** Opening PASSAGE SHOWN block **
Collections - Advanced Python 06
The collections module in Python implements specialized container datatypes providing alternatives to Python’s general purpose built-in containers, dict, list, set, and tuple.
The collections module in Python implements specialized container datatypes providing alternatives to Python’s general purpose built-in containers, dict, list, set, and tuple.
The following tools exist:
- namedtuple : factory function for creating tuple subclasses with named fields - OrderedDict : dict subclass that remembers the order entries were added - Counter : dict subclass for counting hashable objects - defaultdict : dict subclass that calls a factory function to supply missing values - deque : list-like container with fast appends and pops on either end
In Python 3 some more modules exist (ChainMap, UserDict, UserList, UserString). See https://docs.python.org/3/library/collections.html for further references.
Counter¶
A counter is a container that stores elements as dictionary keys, and their counts are stored as dictionary values.
from collections import Counter
a = "aaaaabbbbcccdde"
my_counter = Counter(a)
print(my_counter)
print(my_counter.items())
print(my_counter.keys())
print(my_counter.values())
my_list = [0, 1, 0, 1, 2, 1, 1, 3, 2, 3, 2, 4]
my_counter = Counter(my_list)
print(my_counter)
# most common items
print(my_counter.most_common(1))
# Return an iterator over elements repeating each as many times as its count.
# Elements are returned in arbitrary order.
print(list(my_counter.elements()))
Counter({'a': 5, 'b': 4, 'c': 3, 'd': 2, 'e': 1})
dict_items([('a', 5), ('b', 4), ('c', 3), ('d', 2), ('e', 1)])
dict_keys(['a', 'b', 'c', 'd', 'e'])
dict_values([5, 4, 3, 2, 1])
Counter({1: 4, 2: 3, 0: 2, 3: 2, 4: 1})
[(1, 4)]
[0, 0, 1, 1, 1, 1, 2, 2, 2, 3, 3, 4]
namedtuple¶
namedtuples are easy to create, lightweight object types. They assign meaning to each position in a tuple and allow for more readable, self-documenting code. They can be used wherever regular tuples are used, and they add the ability to access fields by name instead of position index.
from collections import namedtuple
# create a namedtuple with its class name as string and its fields as string
# fields have to be separated by comma or space in the given string
Point = namedtuple('Point','x, y')
pt = Point(1, -4)
print(pt)
print(pt._fields)
print(type(pt))
print(pt.x, pt.y)
Person = namedtuple('Person','name, age')
friend = Person(name='Tom', age=25)
print(friend.name, friend.age)
Point(x=1, y=-4)
('x', 'y')
** Closing PASSAGE SHOWN block **
** Opening GIVEN DATA block **
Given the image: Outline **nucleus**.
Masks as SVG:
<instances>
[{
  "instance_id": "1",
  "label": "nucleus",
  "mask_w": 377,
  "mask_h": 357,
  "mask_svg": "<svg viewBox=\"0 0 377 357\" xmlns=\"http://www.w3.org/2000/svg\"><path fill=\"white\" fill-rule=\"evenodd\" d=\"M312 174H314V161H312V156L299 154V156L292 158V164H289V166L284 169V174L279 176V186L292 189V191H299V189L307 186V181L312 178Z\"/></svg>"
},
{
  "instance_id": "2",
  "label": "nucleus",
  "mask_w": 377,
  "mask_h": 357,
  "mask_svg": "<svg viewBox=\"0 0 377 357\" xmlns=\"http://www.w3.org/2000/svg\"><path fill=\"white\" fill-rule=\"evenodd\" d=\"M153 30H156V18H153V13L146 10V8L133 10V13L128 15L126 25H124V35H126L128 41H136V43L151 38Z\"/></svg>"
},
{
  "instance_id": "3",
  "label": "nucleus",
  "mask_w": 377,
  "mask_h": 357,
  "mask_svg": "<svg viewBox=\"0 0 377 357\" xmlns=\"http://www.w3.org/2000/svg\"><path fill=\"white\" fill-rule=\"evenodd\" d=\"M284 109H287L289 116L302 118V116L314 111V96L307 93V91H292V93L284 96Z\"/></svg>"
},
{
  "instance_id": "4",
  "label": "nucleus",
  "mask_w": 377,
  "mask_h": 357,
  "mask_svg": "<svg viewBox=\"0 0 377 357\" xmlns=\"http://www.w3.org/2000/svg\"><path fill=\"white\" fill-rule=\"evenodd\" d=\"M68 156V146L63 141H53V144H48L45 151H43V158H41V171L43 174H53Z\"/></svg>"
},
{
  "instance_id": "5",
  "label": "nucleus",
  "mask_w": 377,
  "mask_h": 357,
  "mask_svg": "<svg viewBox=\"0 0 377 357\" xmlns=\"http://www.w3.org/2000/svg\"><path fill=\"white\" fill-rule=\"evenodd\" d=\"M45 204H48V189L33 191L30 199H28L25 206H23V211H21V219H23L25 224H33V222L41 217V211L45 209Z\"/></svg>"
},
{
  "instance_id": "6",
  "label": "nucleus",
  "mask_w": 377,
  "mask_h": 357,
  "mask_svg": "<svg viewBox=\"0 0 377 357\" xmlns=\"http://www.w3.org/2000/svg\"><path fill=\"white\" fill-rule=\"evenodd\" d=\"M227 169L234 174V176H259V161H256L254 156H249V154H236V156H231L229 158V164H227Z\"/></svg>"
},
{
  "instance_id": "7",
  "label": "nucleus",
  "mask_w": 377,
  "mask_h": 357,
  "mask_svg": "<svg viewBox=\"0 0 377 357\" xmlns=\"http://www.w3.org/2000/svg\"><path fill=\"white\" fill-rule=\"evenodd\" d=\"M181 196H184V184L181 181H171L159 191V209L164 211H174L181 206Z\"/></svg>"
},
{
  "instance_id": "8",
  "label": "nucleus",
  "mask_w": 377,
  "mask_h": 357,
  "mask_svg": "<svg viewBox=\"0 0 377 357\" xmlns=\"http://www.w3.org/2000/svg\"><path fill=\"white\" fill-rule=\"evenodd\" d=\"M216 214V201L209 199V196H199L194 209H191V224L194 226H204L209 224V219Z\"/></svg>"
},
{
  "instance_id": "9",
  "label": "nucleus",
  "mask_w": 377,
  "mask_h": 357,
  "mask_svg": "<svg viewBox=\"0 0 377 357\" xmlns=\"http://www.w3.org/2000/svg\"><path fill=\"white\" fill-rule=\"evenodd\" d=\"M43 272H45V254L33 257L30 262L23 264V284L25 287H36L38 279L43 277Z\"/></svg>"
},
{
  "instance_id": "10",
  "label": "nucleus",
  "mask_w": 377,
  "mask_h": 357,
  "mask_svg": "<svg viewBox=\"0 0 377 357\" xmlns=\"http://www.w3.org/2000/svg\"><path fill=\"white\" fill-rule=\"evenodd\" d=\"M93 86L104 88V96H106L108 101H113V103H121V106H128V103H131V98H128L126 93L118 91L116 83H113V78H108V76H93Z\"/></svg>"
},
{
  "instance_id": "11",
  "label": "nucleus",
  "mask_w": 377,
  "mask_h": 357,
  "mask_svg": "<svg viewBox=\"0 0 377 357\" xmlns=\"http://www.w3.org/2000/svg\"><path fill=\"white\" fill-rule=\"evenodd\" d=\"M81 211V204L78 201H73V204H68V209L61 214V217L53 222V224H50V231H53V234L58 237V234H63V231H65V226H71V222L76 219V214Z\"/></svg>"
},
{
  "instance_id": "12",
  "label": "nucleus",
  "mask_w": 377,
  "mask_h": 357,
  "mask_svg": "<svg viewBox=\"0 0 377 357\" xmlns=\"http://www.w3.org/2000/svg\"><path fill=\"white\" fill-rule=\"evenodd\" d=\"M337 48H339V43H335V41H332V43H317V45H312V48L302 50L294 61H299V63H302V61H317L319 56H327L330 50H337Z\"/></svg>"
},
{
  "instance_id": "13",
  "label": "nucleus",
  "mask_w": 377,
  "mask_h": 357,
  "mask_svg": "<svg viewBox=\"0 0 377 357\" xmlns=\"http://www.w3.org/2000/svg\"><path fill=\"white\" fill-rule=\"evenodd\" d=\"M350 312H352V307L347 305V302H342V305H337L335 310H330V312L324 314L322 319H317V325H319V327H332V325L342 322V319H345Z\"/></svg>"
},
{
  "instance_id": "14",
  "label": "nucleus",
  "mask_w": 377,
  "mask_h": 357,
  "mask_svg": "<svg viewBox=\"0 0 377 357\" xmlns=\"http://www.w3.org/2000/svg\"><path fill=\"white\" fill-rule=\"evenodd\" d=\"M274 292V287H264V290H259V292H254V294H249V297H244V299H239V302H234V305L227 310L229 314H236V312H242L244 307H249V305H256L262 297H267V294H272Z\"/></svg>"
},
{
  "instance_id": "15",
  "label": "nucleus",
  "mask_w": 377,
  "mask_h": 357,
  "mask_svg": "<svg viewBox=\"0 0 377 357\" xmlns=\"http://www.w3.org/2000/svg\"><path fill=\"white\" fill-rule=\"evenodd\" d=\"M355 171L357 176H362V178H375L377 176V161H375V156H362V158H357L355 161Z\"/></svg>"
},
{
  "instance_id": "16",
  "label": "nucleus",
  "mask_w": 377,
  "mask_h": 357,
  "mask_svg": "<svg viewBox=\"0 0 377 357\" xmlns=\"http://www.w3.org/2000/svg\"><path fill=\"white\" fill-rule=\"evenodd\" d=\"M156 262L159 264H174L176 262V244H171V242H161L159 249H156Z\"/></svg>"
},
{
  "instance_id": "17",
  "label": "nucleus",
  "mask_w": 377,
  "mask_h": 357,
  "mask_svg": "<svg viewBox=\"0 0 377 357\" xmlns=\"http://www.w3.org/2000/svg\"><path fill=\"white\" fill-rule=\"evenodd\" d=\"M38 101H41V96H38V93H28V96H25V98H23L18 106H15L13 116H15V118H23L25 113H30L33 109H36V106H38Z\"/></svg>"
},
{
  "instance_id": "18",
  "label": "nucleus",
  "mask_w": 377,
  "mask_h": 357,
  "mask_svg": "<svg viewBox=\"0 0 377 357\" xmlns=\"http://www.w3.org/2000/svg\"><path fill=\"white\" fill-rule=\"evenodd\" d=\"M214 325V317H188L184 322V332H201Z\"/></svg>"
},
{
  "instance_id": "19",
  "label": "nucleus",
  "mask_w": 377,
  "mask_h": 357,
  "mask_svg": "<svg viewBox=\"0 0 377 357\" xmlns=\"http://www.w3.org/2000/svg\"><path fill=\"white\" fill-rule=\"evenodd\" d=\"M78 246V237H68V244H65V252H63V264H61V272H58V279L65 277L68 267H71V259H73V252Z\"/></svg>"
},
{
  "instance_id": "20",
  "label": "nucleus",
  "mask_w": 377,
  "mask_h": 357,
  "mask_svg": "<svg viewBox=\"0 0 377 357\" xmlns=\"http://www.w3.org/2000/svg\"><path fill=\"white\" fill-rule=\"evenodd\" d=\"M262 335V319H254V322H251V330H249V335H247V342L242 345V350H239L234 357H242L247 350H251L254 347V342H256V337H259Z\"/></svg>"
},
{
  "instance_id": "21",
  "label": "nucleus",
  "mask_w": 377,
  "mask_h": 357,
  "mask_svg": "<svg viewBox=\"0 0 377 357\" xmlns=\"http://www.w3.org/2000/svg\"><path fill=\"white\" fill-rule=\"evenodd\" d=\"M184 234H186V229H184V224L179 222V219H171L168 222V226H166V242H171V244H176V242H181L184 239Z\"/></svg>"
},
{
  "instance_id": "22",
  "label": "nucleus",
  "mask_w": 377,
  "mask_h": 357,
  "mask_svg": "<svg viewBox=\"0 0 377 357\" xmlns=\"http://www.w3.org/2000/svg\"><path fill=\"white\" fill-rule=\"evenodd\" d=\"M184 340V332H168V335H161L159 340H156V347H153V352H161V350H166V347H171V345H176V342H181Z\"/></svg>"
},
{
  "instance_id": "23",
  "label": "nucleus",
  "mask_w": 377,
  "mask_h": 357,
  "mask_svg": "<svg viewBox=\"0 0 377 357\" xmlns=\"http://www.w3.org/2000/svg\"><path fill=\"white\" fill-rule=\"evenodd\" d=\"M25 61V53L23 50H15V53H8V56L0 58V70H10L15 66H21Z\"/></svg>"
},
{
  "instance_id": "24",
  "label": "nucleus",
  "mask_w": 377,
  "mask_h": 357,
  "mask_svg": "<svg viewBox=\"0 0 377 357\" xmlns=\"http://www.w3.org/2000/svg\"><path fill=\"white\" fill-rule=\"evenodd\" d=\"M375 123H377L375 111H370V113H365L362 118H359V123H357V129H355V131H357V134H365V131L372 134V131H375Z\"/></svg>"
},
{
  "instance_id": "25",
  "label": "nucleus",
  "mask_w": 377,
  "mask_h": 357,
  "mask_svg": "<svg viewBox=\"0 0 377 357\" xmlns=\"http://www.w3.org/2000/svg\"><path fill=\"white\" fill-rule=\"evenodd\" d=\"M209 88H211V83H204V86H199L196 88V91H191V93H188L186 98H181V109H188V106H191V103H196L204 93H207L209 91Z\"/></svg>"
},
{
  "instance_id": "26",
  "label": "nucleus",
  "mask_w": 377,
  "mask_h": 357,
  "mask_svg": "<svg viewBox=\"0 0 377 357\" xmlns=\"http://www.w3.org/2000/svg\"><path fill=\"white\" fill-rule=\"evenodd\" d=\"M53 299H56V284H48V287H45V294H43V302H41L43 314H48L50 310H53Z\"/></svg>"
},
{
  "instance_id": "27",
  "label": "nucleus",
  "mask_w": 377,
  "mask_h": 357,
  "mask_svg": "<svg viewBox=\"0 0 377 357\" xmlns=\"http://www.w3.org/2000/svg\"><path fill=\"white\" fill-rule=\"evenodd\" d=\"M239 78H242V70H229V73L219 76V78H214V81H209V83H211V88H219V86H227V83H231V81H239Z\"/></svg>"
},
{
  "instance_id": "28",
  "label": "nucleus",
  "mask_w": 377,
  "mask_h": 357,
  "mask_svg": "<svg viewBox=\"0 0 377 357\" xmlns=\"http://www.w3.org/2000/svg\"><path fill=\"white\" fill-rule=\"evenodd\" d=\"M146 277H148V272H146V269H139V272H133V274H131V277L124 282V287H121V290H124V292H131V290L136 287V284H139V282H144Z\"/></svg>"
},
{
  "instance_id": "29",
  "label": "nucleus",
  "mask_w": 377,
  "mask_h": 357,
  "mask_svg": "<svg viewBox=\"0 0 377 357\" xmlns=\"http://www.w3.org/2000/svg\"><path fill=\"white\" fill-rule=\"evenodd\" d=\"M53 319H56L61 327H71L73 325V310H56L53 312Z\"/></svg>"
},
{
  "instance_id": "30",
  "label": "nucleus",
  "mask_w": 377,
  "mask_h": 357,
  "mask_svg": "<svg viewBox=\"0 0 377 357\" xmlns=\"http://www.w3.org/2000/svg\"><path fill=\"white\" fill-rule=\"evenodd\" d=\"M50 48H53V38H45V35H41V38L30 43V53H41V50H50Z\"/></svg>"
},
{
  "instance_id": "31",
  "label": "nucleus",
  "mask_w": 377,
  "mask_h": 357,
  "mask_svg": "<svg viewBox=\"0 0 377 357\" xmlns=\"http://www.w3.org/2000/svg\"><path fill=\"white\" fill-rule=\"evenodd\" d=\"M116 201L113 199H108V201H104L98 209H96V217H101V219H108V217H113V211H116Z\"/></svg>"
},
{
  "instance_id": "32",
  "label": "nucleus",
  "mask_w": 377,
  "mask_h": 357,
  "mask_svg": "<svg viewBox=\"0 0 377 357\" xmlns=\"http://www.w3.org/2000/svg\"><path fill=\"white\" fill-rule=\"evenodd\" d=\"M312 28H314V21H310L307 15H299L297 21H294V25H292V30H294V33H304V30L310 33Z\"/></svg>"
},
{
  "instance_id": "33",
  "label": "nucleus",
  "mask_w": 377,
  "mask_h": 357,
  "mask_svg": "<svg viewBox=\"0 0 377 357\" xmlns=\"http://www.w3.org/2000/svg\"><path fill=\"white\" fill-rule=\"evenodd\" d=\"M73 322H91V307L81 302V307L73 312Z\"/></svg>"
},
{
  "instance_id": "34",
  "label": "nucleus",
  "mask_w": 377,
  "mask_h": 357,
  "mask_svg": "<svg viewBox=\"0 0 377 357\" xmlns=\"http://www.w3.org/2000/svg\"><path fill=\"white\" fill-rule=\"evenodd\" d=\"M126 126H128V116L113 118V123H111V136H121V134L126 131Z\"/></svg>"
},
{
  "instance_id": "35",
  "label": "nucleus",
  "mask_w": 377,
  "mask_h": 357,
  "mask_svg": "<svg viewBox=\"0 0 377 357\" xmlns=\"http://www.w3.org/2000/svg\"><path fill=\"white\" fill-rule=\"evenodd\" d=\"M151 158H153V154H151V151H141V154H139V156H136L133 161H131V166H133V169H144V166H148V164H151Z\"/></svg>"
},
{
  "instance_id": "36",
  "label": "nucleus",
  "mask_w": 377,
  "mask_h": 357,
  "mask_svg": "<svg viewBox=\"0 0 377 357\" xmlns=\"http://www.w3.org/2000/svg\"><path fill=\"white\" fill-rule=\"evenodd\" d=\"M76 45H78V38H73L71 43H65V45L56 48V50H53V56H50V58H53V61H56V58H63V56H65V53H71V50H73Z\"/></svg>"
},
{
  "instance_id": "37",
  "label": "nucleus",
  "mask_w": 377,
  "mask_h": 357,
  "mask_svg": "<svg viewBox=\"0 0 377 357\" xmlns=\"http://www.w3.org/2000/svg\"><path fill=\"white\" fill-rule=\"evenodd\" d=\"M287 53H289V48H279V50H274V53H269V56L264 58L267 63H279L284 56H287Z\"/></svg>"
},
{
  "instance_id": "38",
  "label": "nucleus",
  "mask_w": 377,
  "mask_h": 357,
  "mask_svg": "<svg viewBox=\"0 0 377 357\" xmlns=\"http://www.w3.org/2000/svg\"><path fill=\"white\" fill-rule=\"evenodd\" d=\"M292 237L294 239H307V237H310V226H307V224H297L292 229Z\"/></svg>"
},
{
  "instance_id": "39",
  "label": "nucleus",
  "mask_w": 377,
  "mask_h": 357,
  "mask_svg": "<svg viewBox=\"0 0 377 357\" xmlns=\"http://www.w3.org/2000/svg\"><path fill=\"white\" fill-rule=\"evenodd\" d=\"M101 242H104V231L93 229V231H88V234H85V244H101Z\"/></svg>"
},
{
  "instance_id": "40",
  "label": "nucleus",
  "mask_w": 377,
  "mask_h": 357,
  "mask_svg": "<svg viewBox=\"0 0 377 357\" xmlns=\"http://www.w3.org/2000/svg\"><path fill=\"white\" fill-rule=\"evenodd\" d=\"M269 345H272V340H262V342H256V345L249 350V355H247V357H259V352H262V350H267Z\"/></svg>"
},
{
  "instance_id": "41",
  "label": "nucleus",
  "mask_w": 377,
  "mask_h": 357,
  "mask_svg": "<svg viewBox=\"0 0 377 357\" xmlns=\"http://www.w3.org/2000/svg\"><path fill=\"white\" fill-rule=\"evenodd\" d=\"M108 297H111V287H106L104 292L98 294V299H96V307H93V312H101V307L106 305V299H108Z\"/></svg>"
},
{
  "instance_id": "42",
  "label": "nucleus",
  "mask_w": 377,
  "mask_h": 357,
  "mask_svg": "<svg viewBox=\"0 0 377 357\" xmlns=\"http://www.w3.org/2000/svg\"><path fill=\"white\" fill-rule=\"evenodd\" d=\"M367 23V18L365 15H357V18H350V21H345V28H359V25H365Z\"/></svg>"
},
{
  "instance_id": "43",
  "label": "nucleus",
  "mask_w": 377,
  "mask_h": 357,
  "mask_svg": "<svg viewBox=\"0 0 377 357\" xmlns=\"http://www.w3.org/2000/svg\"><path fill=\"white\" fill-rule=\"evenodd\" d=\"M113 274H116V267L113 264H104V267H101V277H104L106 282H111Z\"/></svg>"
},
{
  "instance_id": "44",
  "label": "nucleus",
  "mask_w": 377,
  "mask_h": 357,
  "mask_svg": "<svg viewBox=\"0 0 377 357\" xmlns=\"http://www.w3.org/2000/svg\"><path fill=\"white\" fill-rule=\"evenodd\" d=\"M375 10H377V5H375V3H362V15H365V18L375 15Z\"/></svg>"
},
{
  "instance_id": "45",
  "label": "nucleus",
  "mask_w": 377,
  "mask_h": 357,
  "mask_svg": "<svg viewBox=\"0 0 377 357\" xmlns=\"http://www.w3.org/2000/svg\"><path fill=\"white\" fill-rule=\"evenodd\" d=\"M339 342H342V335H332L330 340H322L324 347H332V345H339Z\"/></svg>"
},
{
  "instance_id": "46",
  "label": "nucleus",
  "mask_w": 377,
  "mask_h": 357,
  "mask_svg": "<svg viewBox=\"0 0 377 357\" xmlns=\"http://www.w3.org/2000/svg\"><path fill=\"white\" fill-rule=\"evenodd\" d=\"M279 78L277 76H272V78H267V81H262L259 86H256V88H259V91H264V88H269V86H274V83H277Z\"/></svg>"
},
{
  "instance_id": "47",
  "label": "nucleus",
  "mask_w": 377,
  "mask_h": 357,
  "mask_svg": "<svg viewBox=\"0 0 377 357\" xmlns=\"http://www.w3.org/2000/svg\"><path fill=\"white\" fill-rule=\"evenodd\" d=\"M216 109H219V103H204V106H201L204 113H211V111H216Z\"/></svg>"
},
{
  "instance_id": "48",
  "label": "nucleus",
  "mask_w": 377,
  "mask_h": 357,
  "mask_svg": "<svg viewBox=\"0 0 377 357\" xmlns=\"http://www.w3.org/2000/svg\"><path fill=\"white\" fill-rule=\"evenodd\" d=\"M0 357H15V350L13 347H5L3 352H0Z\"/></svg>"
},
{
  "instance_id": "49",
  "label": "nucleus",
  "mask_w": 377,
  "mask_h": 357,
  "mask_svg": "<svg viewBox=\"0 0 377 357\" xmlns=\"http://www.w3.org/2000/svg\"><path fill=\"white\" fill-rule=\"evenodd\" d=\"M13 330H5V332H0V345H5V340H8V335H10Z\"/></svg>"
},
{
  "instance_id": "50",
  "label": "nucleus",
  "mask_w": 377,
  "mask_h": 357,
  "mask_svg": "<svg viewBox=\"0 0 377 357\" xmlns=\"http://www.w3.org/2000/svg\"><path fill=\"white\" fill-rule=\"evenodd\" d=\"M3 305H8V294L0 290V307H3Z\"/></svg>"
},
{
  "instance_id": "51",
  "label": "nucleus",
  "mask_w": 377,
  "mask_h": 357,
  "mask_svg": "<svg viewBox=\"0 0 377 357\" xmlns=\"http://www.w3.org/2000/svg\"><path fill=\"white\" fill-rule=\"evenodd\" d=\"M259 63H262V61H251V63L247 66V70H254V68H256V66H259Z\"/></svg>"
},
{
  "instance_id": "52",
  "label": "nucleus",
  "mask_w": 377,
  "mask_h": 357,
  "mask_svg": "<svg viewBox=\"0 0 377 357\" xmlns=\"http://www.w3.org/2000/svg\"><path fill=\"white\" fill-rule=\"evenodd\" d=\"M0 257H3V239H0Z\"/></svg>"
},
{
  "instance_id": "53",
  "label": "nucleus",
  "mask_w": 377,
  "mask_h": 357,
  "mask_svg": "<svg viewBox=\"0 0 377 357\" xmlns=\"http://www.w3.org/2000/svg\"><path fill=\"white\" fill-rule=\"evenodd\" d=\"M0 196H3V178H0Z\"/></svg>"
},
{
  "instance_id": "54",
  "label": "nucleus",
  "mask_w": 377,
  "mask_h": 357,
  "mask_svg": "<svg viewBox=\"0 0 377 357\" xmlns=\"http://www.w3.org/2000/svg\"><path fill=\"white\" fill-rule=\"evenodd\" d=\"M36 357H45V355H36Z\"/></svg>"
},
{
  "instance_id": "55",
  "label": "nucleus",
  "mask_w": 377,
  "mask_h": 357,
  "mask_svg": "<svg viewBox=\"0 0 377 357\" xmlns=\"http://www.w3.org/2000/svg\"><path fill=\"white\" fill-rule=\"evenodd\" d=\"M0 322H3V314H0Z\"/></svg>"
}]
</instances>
** Closing GIVEN DATA block **
- [DIRECTIONS] Continue the Python collections tutorial from its last line.

- [ANSWER AREA]
<class '__main__.Point'>
1 -4
Tom 25
OrderedDict¶
OrderedDicts are just like regular dictionaries but they remember the order that items were inserted. When iterating over an ordered dictionary, the items are returned in the order their keys were first added. If a new entry overwrites an existing entry, the original insertion position is left unchanged. They have become less important now that the built-in dict class gained the ability to remember insertion order (guaranteed since Python 3.7). But some differences still remain, e.g. the OrderedDict is designed to be good at reordering operations.
from collections import OrderedDict
ordinary_dict = {}
ordinary_dict['a'] = 1
ordinary_dict['b'] = 2
ordinary_dict['c'] = 3
ordinary_dict['d'] = 4
ordinary_dict['e'] = 5
# this may be in orbitrary order prior to Python 3.7
print(ordinary_dict)
ordered_dict = OrderedDict()
ordered_dict['a'] = 1
ordered_dict['b'] = 2
ordered_dict['c'] = 3
ordered_dict['d'] = 4
ordered_dict['e'] = 5
print(ordered_dict)
# same functionality as with ordinary dict, but always ordered
for k, v in ordinary_dict.items():
print(k, v)
{'a': 1, 'b': 2, 'c': 3, 'd': 4, 'e': 5}
OrderedDict([('a', 1), ('b', 2), ('c', 3), ('d', 4), ('e', 5)])
a 1
b 2
c 3
d 4
e 5
defaultdict¶
The defaultdict is a container that's similar to the usual dict container, but the only difference is that a defaultdict will have a default value if that key has not been set yet. If you didn't use a defaultdict you'd have to check to see if that key exists, and if it doesn't, set it to what you want.
from collections import defaultdict
# initialize with a default integer value, i.e 0
d = defaultdict(int)
d['yellow'] = 1
d['blue'] = 2
print(d.items())
print(d['green'])
# initialize with a default list value, i.e an empty list
d = defaultdict(list)
s = [('yellow', 1), ('blue', 2), ('yellow', 3), ('blue', 4), ('red', 5)]
for k, v in s:
d[k].append(v)
print(d.items())
print(d['green'])
dict_items([('yellow', 1), ('blue', 2)])
0
dict_items([('yellow', [1, 3]), ('blue', [2, 4]), ('red', [5])])
[]
deque¶
A deque is a double-ended queue. It can be used to add or remove elements from both ends. Deques support thread safe, memory efficient appends and pops from either side of the deque with approximately the same O(1) performance in either direction. The more commonly used stacks and queues are degenerate forms of deques, where the inputs and outputs are restricted to a single end.
from collections import deque
d = deque()
# append() : add elements to the right end
d.append('a')
d.append('b')
print(d)
# appendleft() : add elements to the left end
d.appendleft('c')
print(d)
# pop() : return and remove elements from the right
print(d.pop())
print(d)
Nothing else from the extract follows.